In addition to this general overview, we have also identified some species‐specific exons in TCF7 and TCF7L2 previously described for some of the species (e.g., H. sapiens exon “a” and D. rerio exon “c” in Figure 3; Young et al., 2019) and here seen conserved only inside their respective clades (Figure 3; Appendix S1). However, the exon–intron structures of the four ohnolog subfamilies (TCF7, LEF1, TCF7L1, and TCF7L2) are revealed as being very highly conserved across all gnathostomes examined, with LEF1 paralogs showing similarities with TCF7, and TCF7L1 clear similarities with TCF7L2, yet TCF7 and TCF7L2 also sharing aspects of their generally more complex exon–intron structures.

Cyclostome TCF genes encode remarkably similar domains to the gnathostome TCF/LEF genes and are organized with a broadly similar exon–intron structure. However, our analysis reveals that cyclostome TCF genes do not simply map to the gnathostome TCF/LEF ohnolog subfamily framework, since no particular cyclostome gene contains all of the same features as any specific gnathostome ohnolog (Figure 3).

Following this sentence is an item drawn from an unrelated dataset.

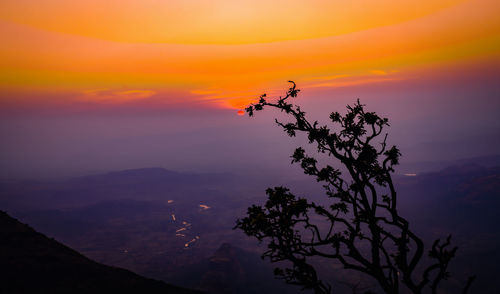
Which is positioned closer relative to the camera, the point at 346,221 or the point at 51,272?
the point at 346,221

TCFa (P. marinus chromosome 8) shows some similarity in gene structure with TCF7L2: alternative splicing of exon IV, no alternative splicing of exon VII, and the presence of exon XII′, XIII, and B‐like and E‐like isoforms from exon XIV. Nevertheless, TCFa does not have the LVPQ, SxxSS, and CtBP motifs, which is more reminiscent of TCF7. Additionally, the XII′ exon (encoding for a CRALF motif) has only been found in E. burgeri TCFa. Thus, TCFa possesses features resembling both the gnathostome TCF7 and TCF7L2 subfamilies.

TCFb (P. marinus chromosome 41) seems generally more similar to TCF7L2 owing to it encoding an exon IV, the SxxSS motif in exon VIII, two exons between exon XI and exon XIV, and one CtBP motif at the 3′ end of exon XIV. However, the exon between XII and XIV does not contain a CRARF or CRALF motif, and alternative splicing of exon IV is not observed in the transcriptomic data.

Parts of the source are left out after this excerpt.